Gary Giel Gore: University Designer

Gary Gore (VU Special Collections and University Archives)

Gary Giel Gore, of Nashville, died March 28. He was 89.

A native of Lincoln, Nebraska, Gore was raised primarily in Fort Atkinson, Wisconsin. His father was a small-town newspaper editor, and Gore worked in his father’s newspaper print shops growing up. It clearly influenced his career path, as he ultimately ventured into printing, publication and book design after leaving home. His early career moved him to Madison, Wisconsin; Richmond, Virginia; Kingsport, Tennessee; and finally to Nashville in 1965 when he came to work at Vanderbilt University Press. After the press closed a few years later, he found work with the American Association for State and Local History. He returned to Vanderbilt in the early 1980s as university designer and later became director of publications. He retired from Vanderbilt in 1998. Book design had become his love and his passion, and after leaving Vanderbilt, he continued to provide freelance design for numerous publishers around the country until his health finally forced him to fully retire. His final design project, which is still in production, will be a book titled A History of Nashville’s Warner Parks.
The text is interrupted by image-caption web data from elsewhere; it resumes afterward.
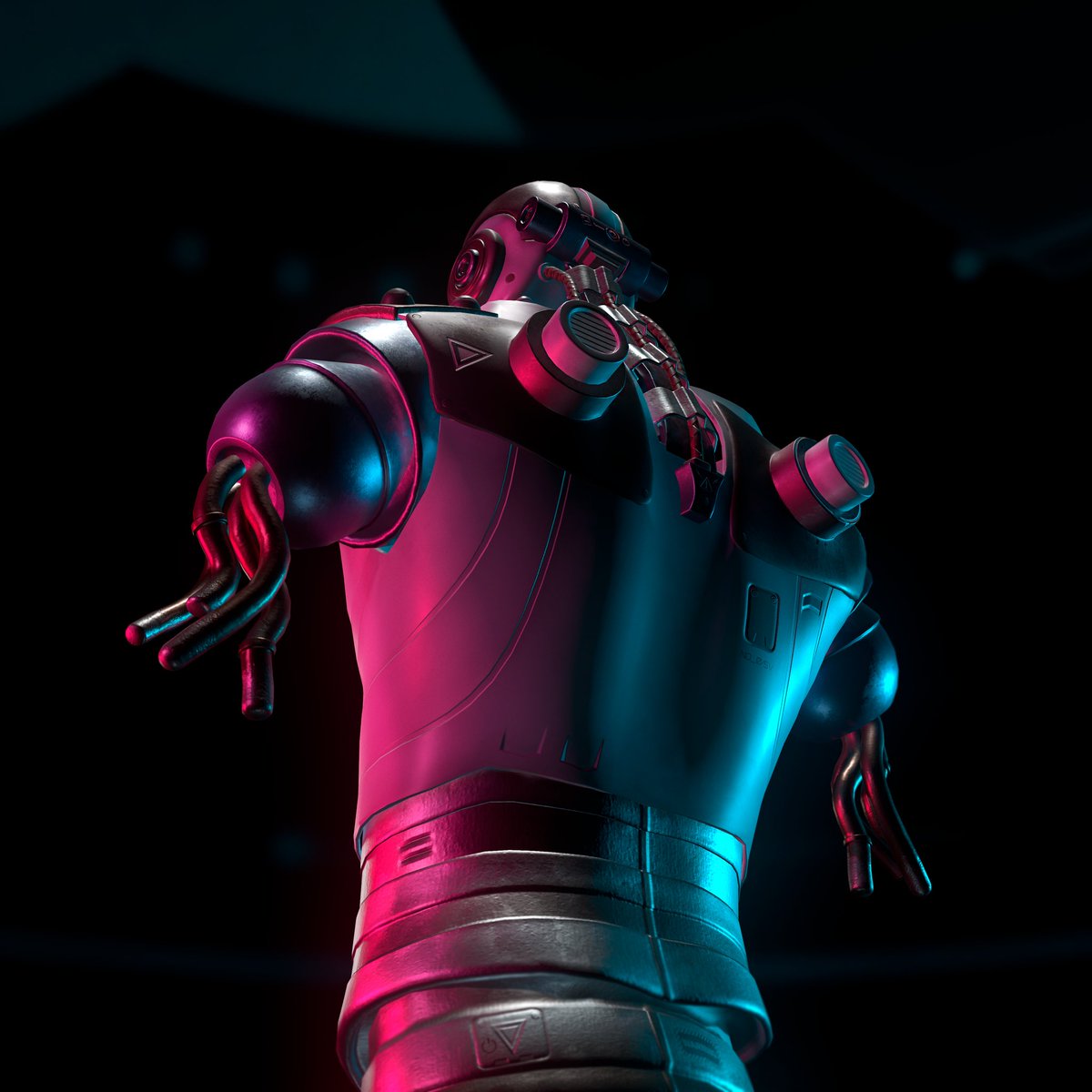 DEmidill's tweet photo. 🤖I made a droid, worked with metal and plastic and a light bulb)🤖 #droid #gameart #digitalart #3dmodeling #mech #render https://t.co/bF3zOjqCvM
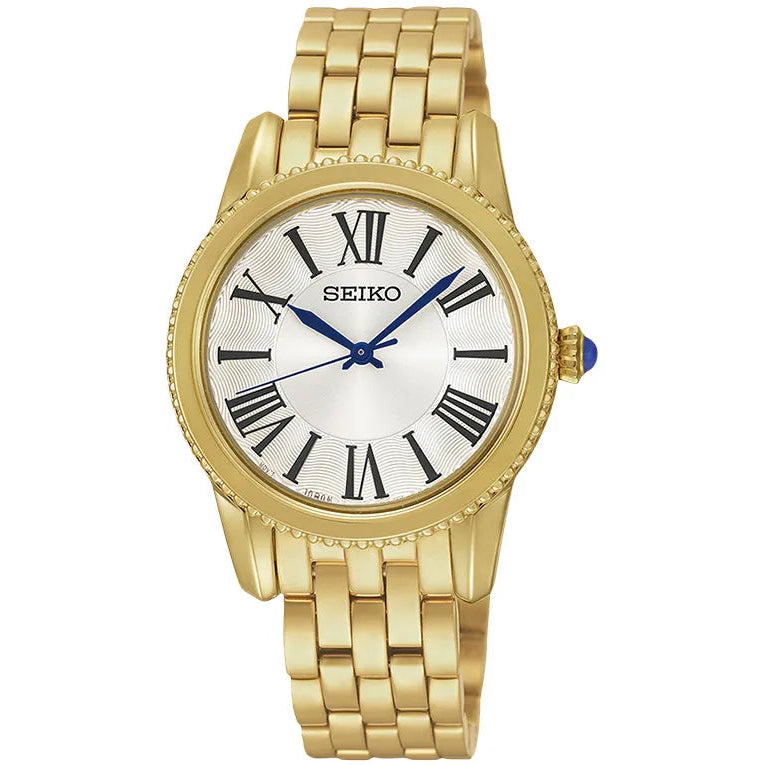 Seiko Neo Classic Gold/White Dial Women's Quartz Analog Watch SRZ440P1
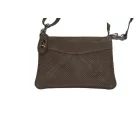 Kávébarna lukacsos mintás női bőr válltáska, crossbody, táska, ridikül - ÚJ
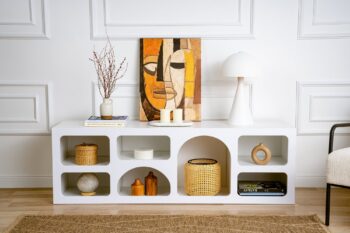 MAJOR policová knižnica, biela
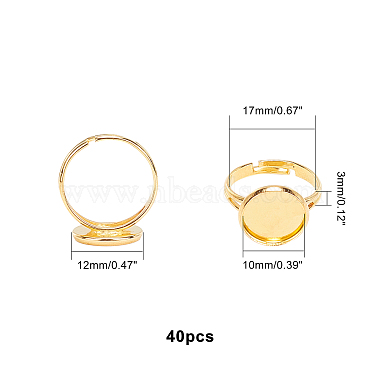 Adjustable Brass Ring Components(KK-PH0004-59G)-2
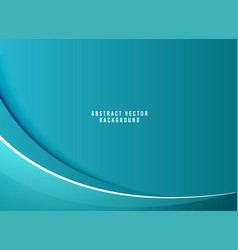Green wave abstract background gradient Royalty Free Vector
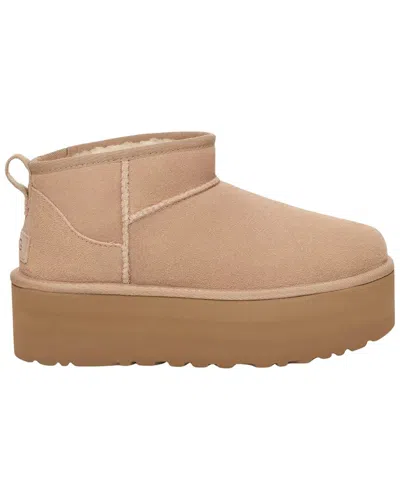 Ugg Classic Ultra Mini Platform Suede Boot In Multi
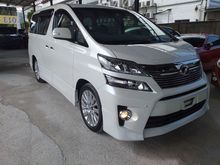 2014 Toyota Vellfire 2.4 Z G Edition MPV Home Theater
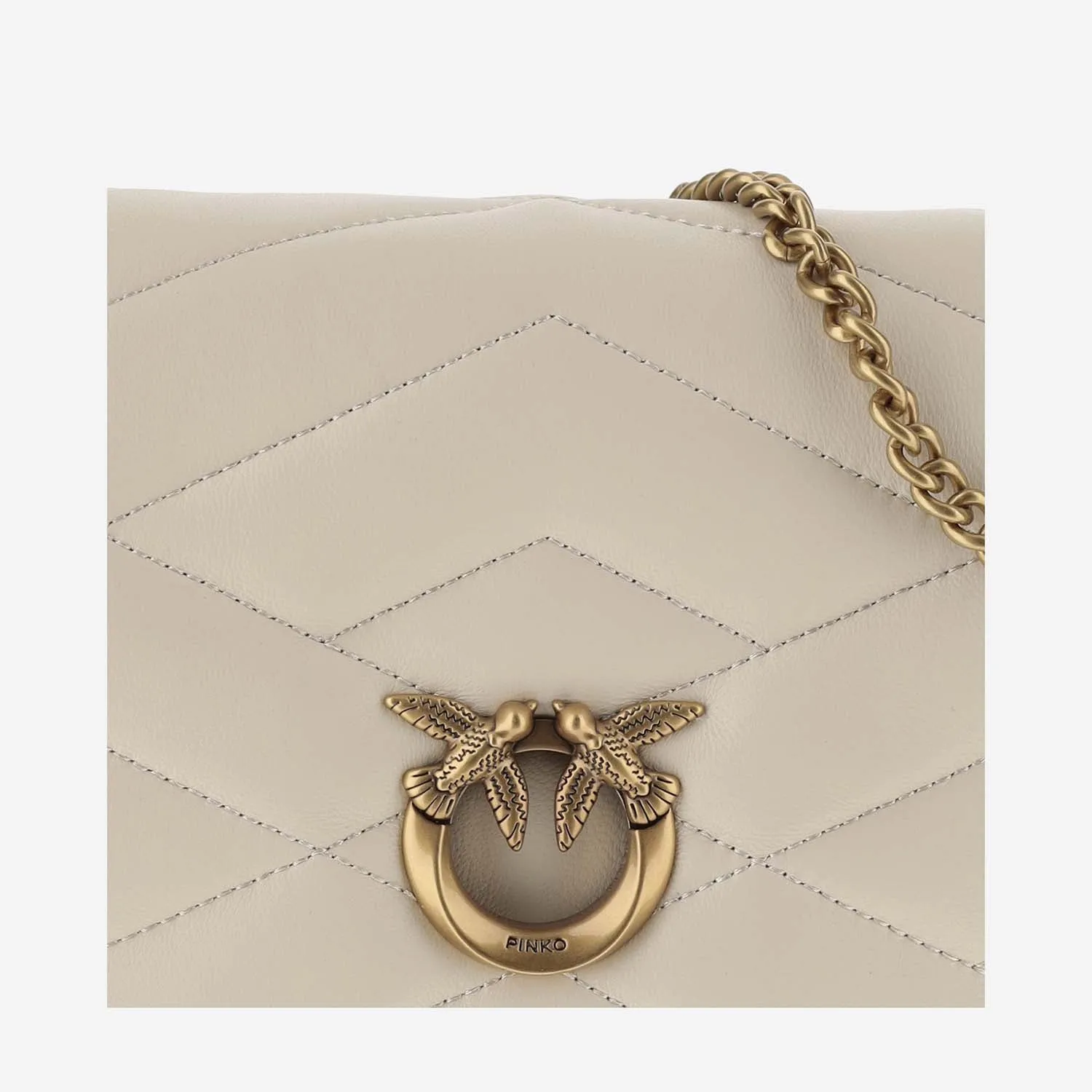 Pinko Love Birds Quilted Shoulder Bag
Many of his friends and family remember Gore as a great wit and raconteur, a warm, wise fellow who entertained those around him with amusing and hilarious stories—predictably embellished for the benefit of humor, but never at the expense of his friends. He touched many lives deeply and made his office environments amusing and interesting places to work.

He is survived by his wife of 25 years, Kathryn Nethercutt Gore, his son, Bruce Gore, his daughter Kymberly Alsup, stepson Mike Dixon and numerous nieces, nephews, grandchildren and great-grandchildren.